When Tommy returns after a 14-year absence, it’s no time for happy family reunions. He is bitter, resentful and secretive. He makes an uneasy truce with his now sober father (played with the knowing zeal of a comeback role by Nick Nolte) to help him train for a winner-takes-all MMA event in Atlantic City (we learn through flashbacks his motive for wanting the prize money).
Brendan may seem to have it all together. He is a respected high school teacher with a happy family but is swamped in a burden of medical bills and a mortgage he can’t pay. He resorts to the former fighting glory of his past as a way to make ends meet. Neither brother realizes that they’re on a collision course as they enter the same event.

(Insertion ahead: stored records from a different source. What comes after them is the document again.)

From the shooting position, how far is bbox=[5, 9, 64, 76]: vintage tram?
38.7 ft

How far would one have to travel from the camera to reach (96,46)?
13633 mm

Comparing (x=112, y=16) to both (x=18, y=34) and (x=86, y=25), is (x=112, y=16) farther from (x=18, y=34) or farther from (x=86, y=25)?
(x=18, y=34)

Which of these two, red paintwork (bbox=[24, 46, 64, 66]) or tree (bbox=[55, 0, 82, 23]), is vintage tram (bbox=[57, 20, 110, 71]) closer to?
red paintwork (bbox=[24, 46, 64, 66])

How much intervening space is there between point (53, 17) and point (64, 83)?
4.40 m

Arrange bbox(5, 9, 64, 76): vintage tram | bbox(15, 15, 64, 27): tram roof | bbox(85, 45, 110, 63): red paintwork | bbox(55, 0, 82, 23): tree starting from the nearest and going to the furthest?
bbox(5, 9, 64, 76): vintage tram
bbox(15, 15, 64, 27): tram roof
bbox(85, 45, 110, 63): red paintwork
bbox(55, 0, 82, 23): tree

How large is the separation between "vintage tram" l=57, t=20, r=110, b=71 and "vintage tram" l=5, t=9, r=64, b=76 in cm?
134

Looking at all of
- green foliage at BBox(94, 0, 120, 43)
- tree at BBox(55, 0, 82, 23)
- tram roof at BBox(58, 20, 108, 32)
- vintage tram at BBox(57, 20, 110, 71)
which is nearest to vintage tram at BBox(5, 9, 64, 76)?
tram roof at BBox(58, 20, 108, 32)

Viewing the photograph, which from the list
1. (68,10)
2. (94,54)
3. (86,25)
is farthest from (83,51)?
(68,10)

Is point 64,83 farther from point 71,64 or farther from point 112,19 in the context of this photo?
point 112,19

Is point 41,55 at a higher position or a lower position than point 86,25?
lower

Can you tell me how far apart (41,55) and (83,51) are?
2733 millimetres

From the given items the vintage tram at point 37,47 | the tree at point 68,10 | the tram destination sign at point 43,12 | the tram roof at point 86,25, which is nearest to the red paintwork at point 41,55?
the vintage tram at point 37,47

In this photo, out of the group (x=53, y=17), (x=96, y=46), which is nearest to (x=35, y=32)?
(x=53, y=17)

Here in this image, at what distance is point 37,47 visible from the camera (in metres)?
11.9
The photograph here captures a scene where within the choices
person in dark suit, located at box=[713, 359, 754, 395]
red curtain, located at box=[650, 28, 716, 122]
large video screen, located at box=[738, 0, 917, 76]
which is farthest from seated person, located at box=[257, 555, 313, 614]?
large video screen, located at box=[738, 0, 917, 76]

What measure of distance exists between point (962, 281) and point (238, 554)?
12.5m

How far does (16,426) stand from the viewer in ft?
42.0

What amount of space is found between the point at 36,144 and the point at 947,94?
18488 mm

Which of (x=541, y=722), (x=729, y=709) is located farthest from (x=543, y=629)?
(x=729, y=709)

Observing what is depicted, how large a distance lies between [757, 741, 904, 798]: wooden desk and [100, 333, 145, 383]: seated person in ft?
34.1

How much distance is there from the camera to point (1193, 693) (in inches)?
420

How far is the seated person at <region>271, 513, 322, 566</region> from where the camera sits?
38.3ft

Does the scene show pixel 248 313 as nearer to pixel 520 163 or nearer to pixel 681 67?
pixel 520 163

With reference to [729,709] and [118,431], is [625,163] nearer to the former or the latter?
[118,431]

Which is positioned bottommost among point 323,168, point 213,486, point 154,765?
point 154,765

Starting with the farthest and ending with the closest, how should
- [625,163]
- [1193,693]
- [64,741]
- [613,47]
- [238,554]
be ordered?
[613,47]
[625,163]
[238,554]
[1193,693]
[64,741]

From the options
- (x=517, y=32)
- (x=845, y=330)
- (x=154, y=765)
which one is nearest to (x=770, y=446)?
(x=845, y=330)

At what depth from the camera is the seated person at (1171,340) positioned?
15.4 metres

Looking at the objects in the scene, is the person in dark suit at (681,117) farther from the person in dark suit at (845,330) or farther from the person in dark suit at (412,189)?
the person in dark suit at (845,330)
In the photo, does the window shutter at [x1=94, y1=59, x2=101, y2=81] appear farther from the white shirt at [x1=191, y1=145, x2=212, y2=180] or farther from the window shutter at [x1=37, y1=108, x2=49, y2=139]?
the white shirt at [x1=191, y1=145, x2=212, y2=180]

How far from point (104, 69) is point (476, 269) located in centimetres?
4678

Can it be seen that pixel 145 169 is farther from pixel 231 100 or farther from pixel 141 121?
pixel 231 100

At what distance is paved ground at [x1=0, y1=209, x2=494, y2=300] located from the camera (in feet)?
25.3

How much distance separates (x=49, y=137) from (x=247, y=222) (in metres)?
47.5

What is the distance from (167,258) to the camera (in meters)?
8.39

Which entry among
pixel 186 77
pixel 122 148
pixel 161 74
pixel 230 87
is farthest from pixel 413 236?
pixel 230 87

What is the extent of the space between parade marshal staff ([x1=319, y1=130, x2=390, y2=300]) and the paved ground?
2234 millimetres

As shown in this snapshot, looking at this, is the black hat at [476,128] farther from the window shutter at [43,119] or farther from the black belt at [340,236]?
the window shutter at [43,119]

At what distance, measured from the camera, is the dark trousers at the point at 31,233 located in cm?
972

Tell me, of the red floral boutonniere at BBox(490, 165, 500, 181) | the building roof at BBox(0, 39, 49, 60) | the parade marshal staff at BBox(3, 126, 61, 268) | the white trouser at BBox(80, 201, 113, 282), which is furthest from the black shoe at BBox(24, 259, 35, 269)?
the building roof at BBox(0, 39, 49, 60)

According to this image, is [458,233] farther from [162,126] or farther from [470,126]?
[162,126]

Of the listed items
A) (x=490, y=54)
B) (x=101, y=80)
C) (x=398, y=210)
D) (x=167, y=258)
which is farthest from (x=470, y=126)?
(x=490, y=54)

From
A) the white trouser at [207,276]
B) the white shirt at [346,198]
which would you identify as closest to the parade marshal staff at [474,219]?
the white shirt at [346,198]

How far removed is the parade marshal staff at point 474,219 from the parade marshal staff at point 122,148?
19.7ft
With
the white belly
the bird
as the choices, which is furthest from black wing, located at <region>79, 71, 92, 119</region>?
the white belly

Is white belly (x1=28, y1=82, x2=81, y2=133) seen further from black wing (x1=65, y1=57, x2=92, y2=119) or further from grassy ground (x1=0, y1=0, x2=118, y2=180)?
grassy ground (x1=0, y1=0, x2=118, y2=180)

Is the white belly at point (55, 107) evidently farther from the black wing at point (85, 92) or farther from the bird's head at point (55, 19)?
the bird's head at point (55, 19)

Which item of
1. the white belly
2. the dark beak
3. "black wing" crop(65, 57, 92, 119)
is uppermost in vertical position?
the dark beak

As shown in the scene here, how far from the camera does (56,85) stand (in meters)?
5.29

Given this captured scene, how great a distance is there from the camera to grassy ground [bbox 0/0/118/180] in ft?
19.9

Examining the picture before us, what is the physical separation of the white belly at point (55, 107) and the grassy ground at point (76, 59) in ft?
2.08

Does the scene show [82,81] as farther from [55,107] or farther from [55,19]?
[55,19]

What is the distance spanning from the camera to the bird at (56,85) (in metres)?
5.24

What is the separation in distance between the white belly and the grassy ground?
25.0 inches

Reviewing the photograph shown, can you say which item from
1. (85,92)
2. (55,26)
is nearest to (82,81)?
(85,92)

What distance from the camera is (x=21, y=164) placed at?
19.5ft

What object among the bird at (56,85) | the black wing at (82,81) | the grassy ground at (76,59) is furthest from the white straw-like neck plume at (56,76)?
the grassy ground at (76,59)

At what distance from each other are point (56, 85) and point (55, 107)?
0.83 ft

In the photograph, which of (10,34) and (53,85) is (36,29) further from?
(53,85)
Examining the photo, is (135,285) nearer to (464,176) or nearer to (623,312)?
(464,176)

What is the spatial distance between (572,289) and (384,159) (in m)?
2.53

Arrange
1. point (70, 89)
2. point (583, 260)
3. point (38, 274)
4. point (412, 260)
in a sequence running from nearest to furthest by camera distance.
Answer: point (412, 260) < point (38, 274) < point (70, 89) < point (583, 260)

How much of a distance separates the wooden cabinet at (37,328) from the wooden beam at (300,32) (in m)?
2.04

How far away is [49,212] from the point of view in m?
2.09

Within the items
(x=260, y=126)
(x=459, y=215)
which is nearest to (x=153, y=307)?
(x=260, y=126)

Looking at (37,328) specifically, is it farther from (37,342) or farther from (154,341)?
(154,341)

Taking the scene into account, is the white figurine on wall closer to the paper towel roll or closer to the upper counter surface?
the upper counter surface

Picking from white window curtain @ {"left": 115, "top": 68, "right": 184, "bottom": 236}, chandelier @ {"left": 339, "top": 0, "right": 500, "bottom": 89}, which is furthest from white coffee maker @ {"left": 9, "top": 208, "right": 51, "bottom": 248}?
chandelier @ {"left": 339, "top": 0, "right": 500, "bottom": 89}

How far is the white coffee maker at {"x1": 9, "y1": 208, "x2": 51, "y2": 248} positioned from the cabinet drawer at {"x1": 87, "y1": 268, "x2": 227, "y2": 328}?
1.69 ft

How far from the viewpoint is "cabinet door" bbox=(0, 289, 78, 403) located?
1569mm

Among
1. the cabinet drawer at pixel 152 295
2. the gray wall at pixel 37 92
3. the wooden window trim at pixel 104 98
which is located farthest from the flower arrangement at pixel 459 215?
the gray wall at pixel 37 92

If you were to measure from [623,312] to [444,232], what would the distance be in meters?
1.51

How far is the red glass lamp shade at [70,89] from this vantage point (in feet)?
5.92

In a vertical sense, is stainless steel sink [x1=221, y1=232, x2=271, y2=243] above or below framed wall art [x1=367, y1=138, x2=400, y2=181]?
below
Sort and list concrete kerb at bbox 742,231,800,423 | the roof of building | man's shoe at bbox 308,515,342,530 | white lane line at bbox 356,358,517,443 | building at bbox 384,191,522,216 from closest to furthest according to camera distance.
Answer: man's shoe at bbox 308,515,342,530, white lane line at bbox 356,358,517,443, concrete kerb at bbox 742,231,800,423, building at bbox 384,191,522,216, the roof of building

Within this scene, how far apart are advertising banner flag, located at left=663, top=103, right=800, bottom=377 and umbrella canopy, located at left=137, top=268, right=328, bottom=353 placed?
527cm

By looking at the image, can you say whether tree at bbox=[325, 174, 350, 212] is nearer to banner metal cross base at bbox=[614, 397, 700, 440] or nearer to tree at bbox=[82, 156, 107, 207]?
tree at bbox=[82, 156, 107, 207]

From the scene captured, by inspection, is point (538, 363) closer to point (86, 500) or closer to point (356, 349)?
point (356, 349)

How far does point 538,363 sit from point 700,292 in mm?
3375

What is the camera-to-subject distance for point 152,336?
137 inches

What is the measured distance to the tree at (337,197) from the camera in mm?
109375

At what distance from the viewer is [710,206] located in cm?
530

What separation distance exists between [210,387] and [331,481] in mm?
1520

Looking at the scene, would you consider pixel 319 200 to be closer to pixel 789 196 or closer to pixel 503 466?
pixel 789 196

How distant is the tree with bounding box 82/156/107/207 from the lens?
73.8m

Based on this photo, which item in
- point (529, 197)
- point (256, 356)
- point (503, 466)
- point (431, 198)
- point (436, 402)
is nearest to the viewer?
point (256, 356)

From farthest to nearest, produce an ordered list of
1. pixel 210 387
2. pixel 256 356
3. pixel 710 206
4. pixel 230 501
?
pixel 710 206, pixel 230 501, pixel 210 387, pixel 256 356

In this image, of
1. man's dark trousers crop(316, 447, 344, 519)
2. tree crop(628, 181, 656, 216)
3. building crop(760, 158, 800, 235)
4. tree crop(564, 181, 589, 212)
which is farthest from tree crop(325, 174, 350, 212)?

At the core of the film are two exemplary performances. Rising British actor Tom Hardy (best known for his role in “Inception”) plays the brooding and brawny younger brother Tommy, bulldozing his way through life, while Australian actor Joel Edgerton (not as well known to American audiences) plays older brother Brendan. Fellow Down Under thespian Russell Crowe comes to mind while watching Edgerton, but this feels like a more kindly and likable version, as Edgerton balances both the heart and dark edge the role requires. Not only do these two actors have the buffed bodies to lend authenticity to the grittily filmed fight scenes (where actual real world class fighters were used), but they both have the maturity and depth to take their roles far beyond any stereotypes.
I’m not saying “Warrior” isn’t rife with clichés. (How could two aging fighters train in time for a shot in such a high-stakes match, for example?) But what gives “Warrior” a competitive edge over other fist-to-fist movies is that most of these films manipulate us to root for the underdog and presumed eventual victor, but by the time these two brothers go head to head in the caged arena, you still don’t know which brother will, or should, win. It’s an effective, heart-gripping cliff-hanger right to the last frame.